§ WORK ITEM
Word for word, transcribe the lines below and drop the pictures.
*** DATA EXTRACT Section Begins ***
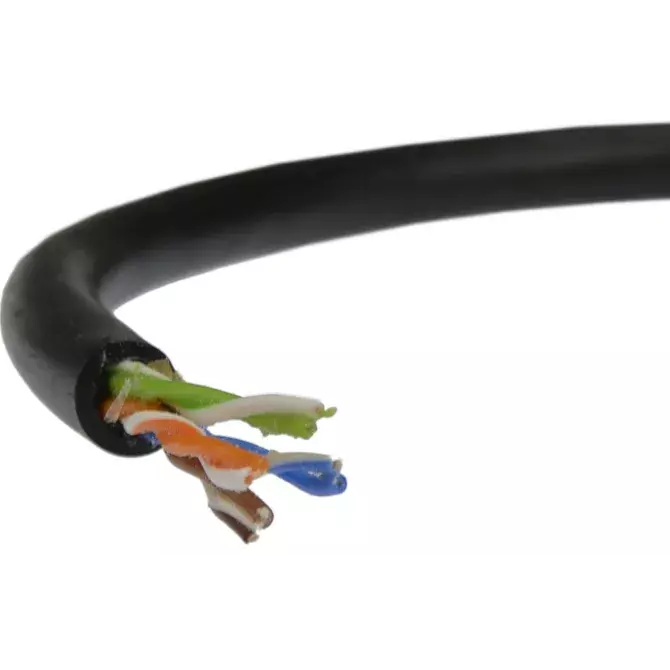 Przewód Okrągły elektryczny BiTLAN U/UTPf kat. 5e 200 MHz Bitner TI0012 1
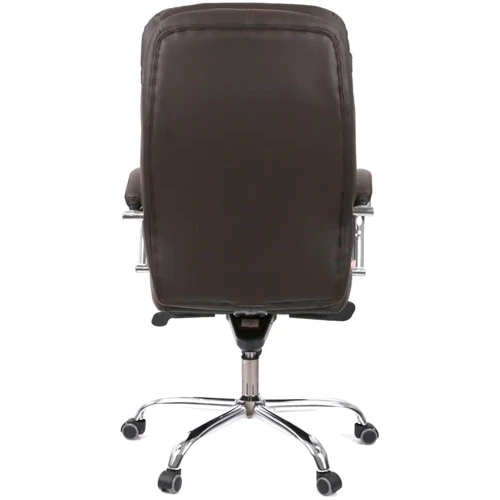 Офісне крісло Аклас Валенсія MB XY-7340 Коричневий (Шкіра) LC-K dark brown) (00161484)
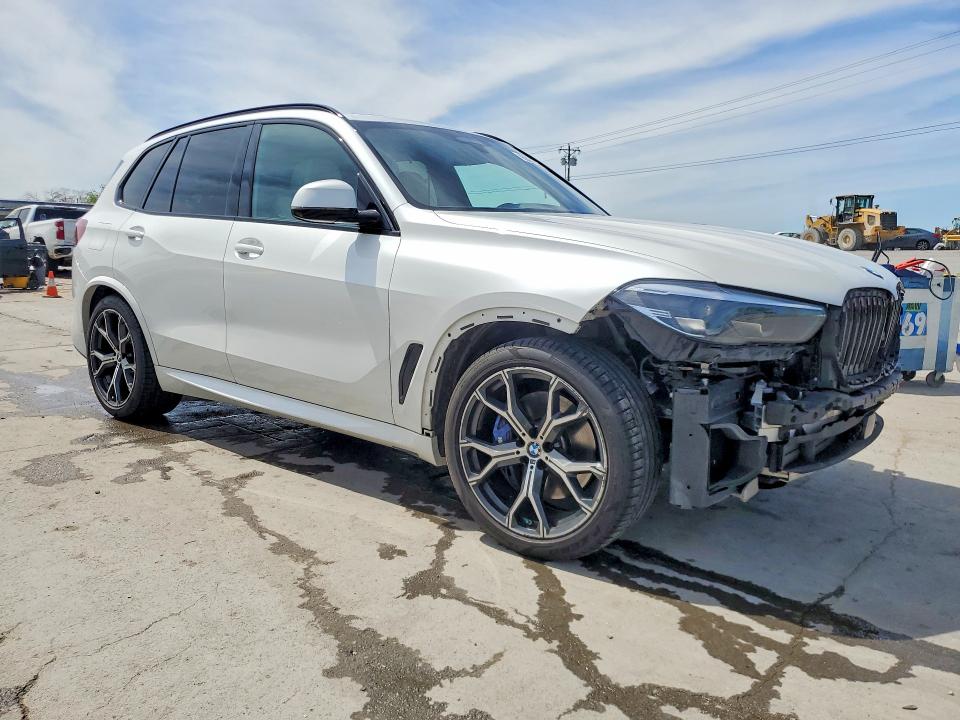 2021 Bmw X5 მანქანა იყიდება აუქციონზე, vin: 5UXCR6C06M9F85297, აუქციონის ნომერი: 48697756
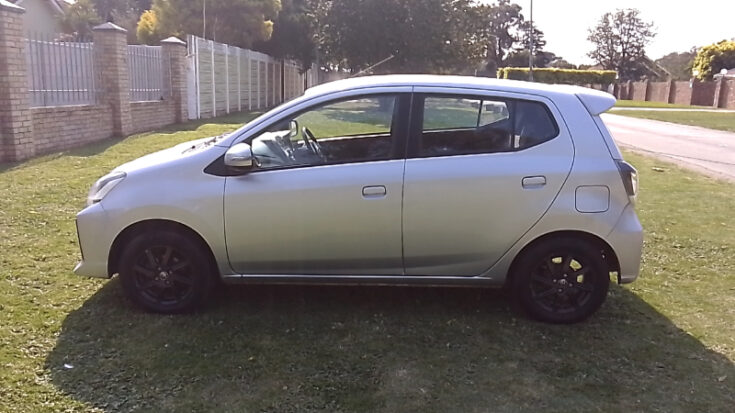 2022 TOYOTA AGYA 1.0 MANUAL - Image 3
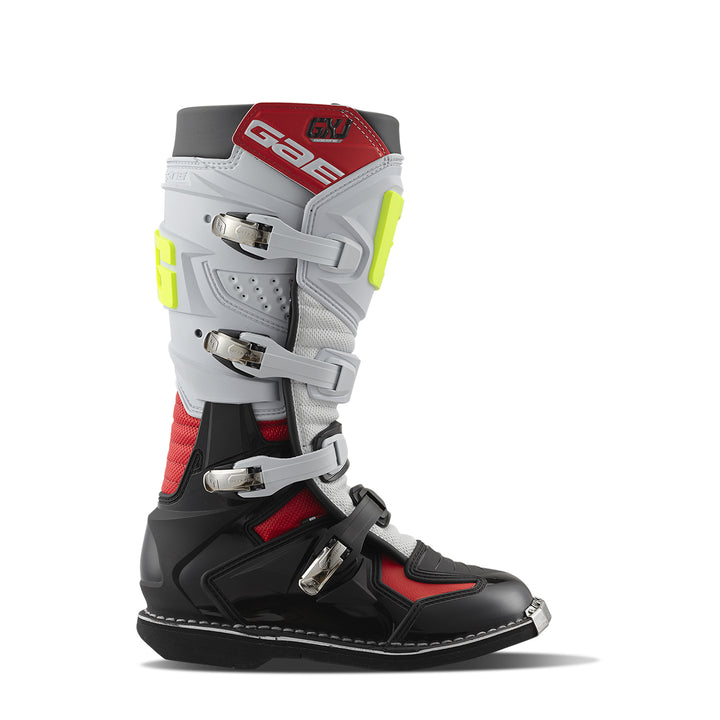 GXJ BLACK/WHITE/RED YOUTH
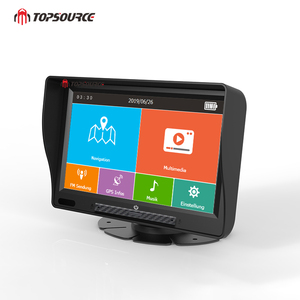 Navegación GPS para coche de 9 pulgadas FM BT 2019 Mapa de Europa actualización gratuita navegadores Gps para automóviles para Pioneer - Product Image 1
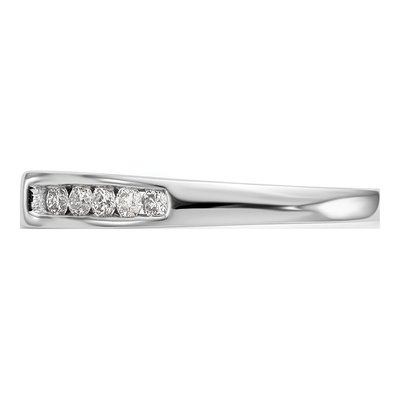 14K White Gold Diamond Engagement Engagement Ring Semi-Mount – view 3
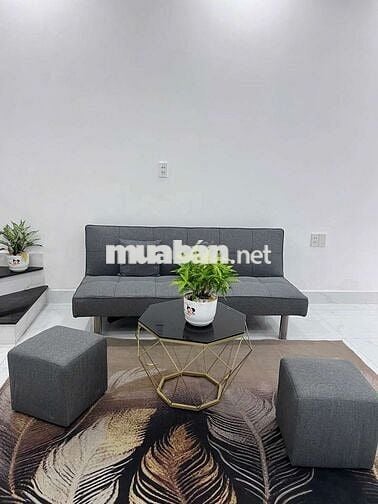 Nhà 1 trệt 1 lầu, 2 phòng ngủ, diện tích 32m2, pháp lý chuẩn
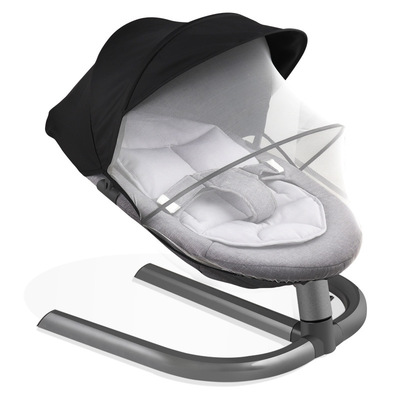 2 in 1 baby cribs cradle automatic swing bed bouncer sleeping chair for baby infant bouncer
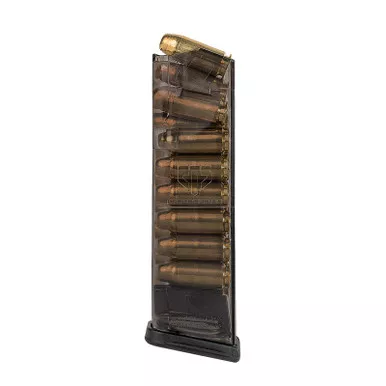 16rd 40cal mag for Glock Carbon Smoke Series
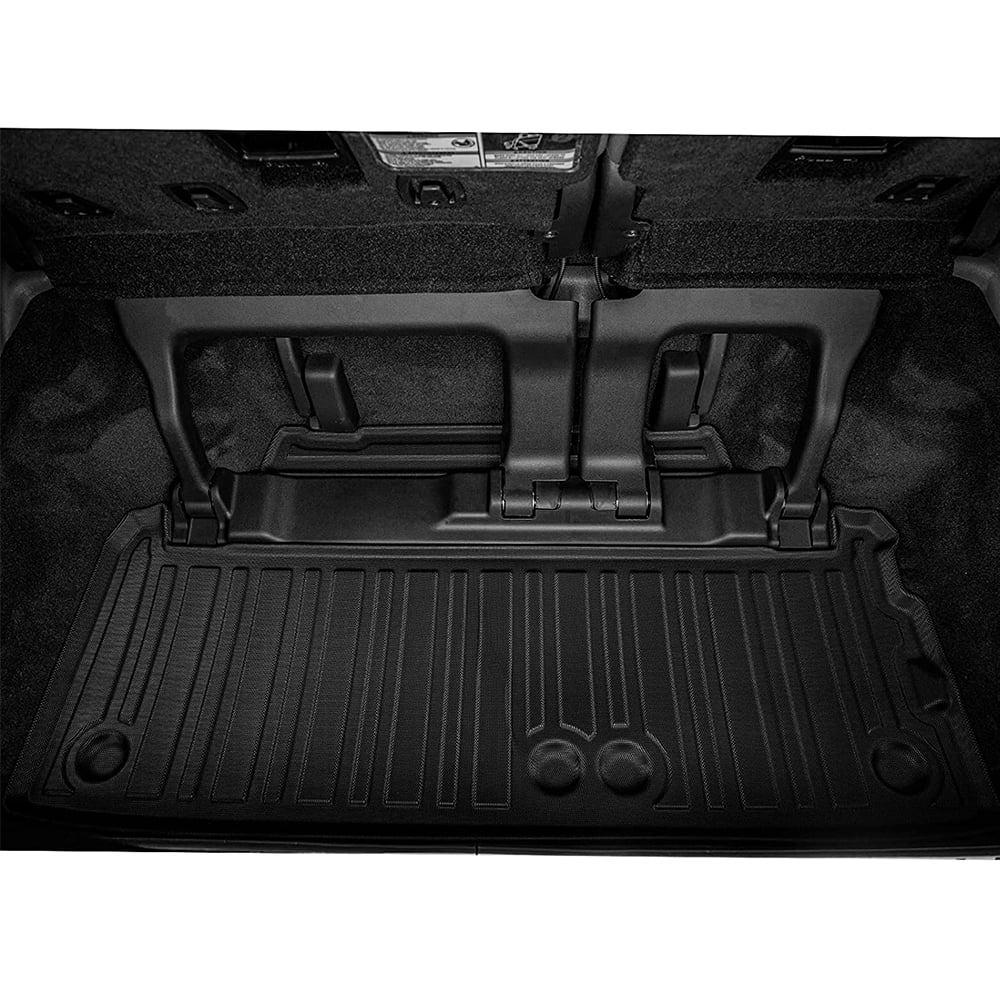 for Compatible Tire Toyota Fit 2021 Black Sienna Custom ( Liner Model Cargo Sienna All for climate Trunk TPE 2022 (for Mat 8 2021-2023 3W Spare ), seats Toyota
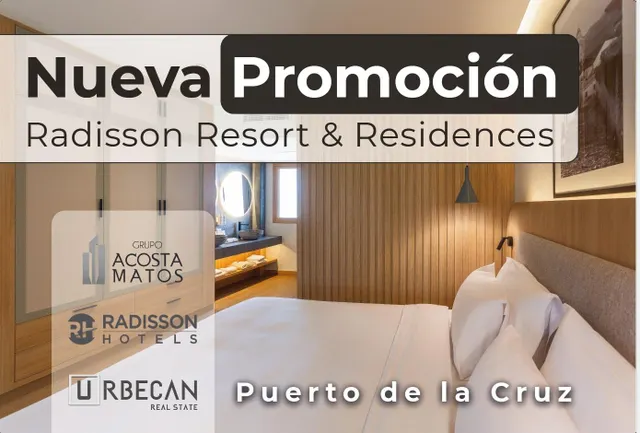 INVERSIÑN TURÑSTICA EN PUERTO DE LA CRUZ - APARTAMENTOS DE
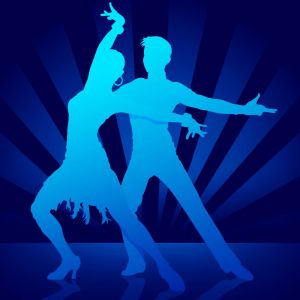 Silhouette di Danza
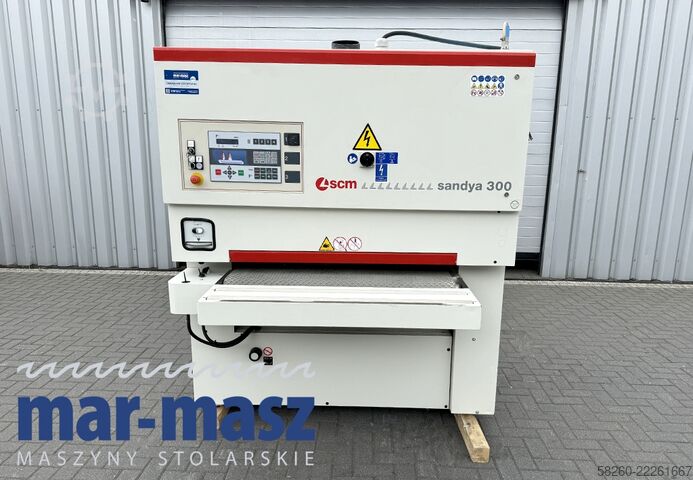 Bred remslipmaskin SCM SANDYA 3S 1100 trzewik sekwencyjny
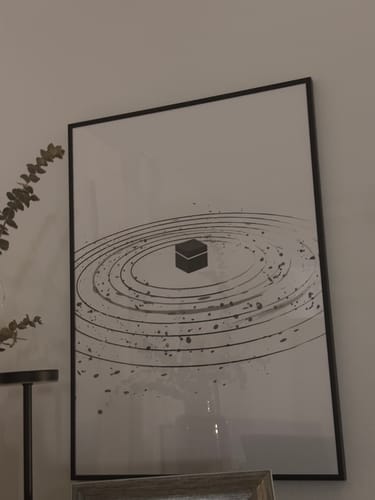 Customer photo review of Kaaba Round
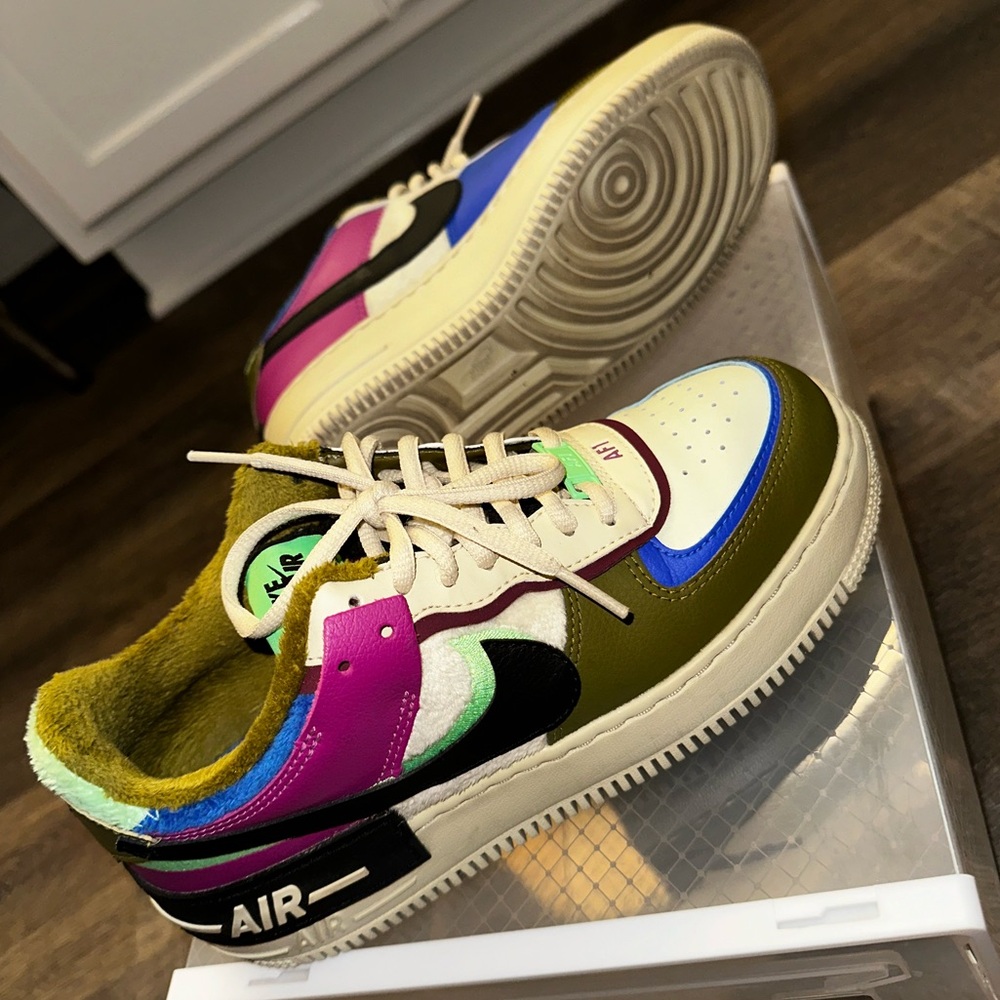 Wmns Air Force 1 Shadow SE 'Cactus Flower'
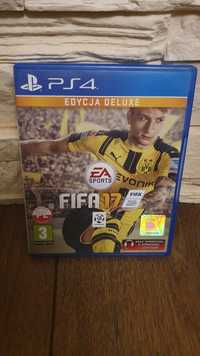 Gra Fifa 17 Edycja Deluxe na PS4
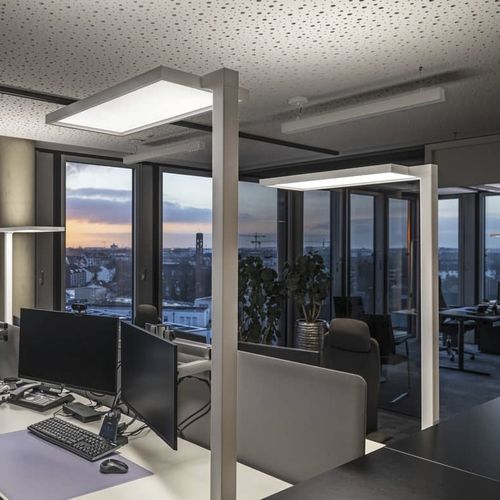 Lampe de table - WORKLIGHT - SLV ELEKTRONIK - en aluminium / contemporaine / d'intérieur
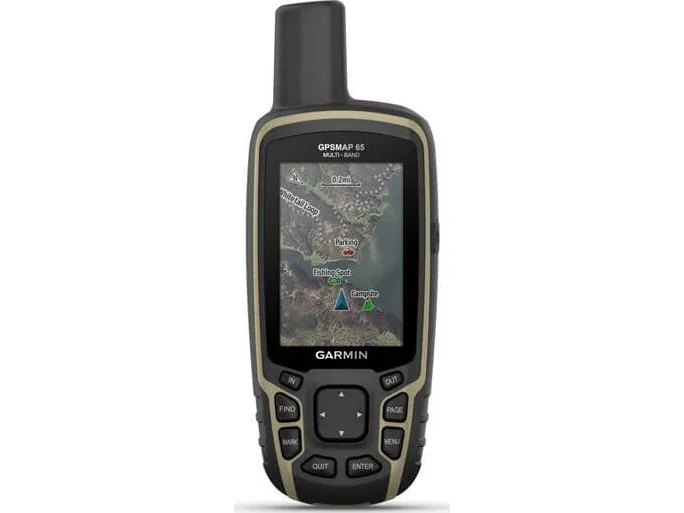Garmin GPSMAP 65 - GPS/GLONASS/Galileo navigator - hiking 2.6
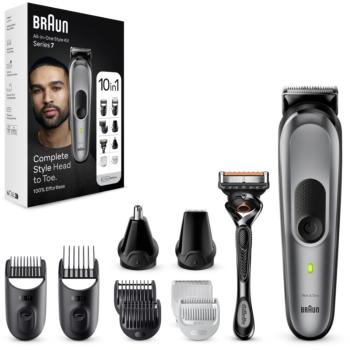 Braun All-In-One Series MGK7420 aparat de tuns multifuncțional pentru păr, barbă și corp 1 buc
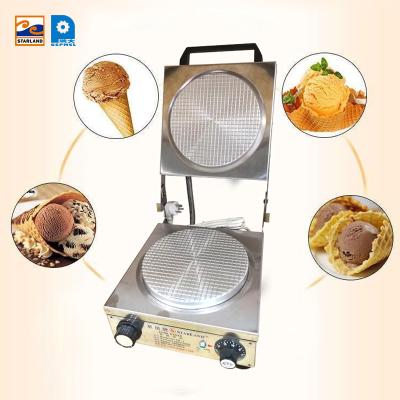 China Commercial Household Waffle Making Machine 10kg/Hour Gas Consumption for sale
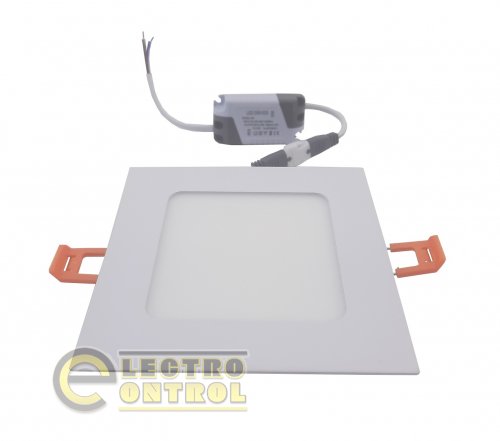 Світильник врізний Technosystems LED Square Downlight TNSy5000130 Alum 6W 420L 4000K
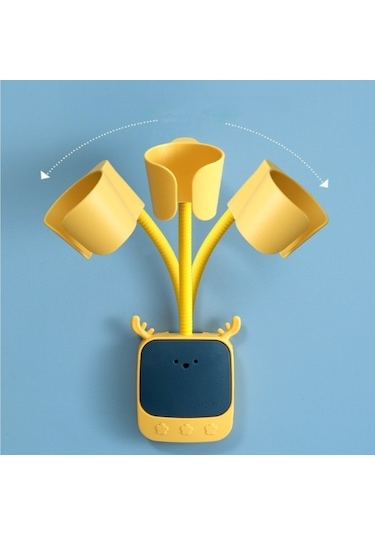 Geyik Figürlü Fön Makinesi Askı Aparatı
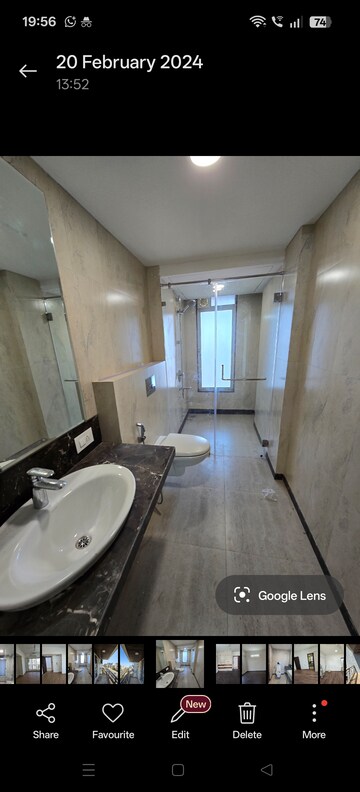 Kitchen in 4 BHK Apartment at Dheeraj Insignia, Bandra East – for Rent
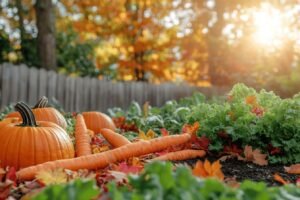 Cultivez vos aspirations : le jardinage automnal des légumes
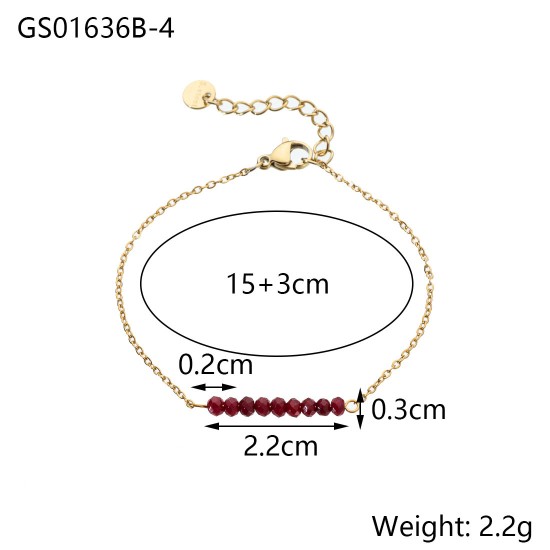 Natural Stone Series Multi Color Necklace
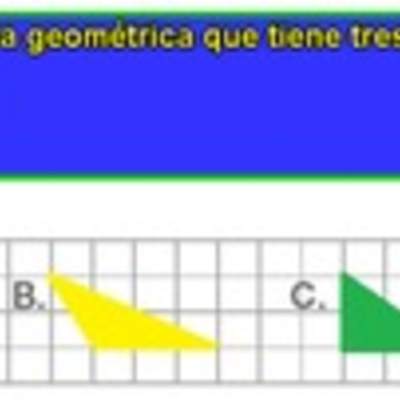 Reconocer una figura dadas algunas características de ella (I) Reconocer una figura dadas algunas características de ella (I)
*** DATA EXTRACT Section Ends ***
§ RESPONSE
 Przewód Okrągły elektryczny BiTLAN U/UTPf kat. 5e 200 MHz Bitner TI0012 1
 Офісне крісло Аклас Валенсія MB XY-7340 Коричневий (Шкіра) LC-K dark brown) (00161484)
 2021 Bmw X5 მანქანა იყიდება აუქციონზე, vin: 5UXCR6C06M9F85297, აუქციონის ნომერი: 48697756
 2022 TOYOTA AGYA 1.0 MANUAL - Image 3
 GXJ BLACK/WHITE/RED YOUTH
 Navegación GPS para coche de 9 pulgadas FM BT 2019 Mapa de Europa actualización gratuita navegadores Gps para automóviles para Pioneer - Product Image 1
 14K White Gold Diamond Engagement Engagement Ring Semi-Mount – view 3
 Nhà 1 trệt 1 lầu, 2 phòng ngủ, diện tích 32m2, pháp lý chuẩn
 2 in 1 baby cribs cradle automatic swing bed bouncer sleeping chair for baby infant bouncer
 16rd 40cal mag for Glock Carbon Smoke Series
 for Compatible Tire Toyota Fit 2021 Black Sienna Custom ( Liner Model Cargo Sienna All for climate Trunk TPE 2022 (for Mat 8 2021-2023 3W Spare ), seats Toyota
 INVERSIÑN TURÑSTICA EN PUERTO DE LA CRUZ - APARTAMENTOS DE
 Silhouette di Danza
 Bred remslipmaskin SCM SANDYA 3S 1100 trzewik sekwencyjny
 Customer photo review of Kaaba Round
 Wmns Air Force 1 Shadow SE 'Cactus Flower'
 Gra Fifa 17 Edycja Deluxe na PS4
 Lampe de table - WORKLIGHT - SLV ELEKTRONIK - en aluminium / contemporaine / d'intérieur
Garmin GPSMAP 65 - GPS/GLONASS/Galileo navigator - hiking 2.6
 Braun All-In-One Series MGK7420 aparat de tuns multifuncțional pentru păr, barbă și corp 1 buc
 China Commercial Household Waffle Making Machine 10kg/Hour Gas Consumption for sale
 Світильник врізний Technosystems LED Square Downlight TNSy5000130 Alum 6W 420L 4000K
 Geyik Figürlü Fön Makinesi Askı Aparatı
 Kitchen in 4 BHK Apartment at Dheeraj Insignia, Bandra East – for Rent
 Cultivez vos aspirations : le jardinage automnal des légumes
 Natural Stone Series Multi Color Necklace
 Reconocer una figura dadas algunas características de ella (I) Reconocer una figura dadas algunas características de ella (I)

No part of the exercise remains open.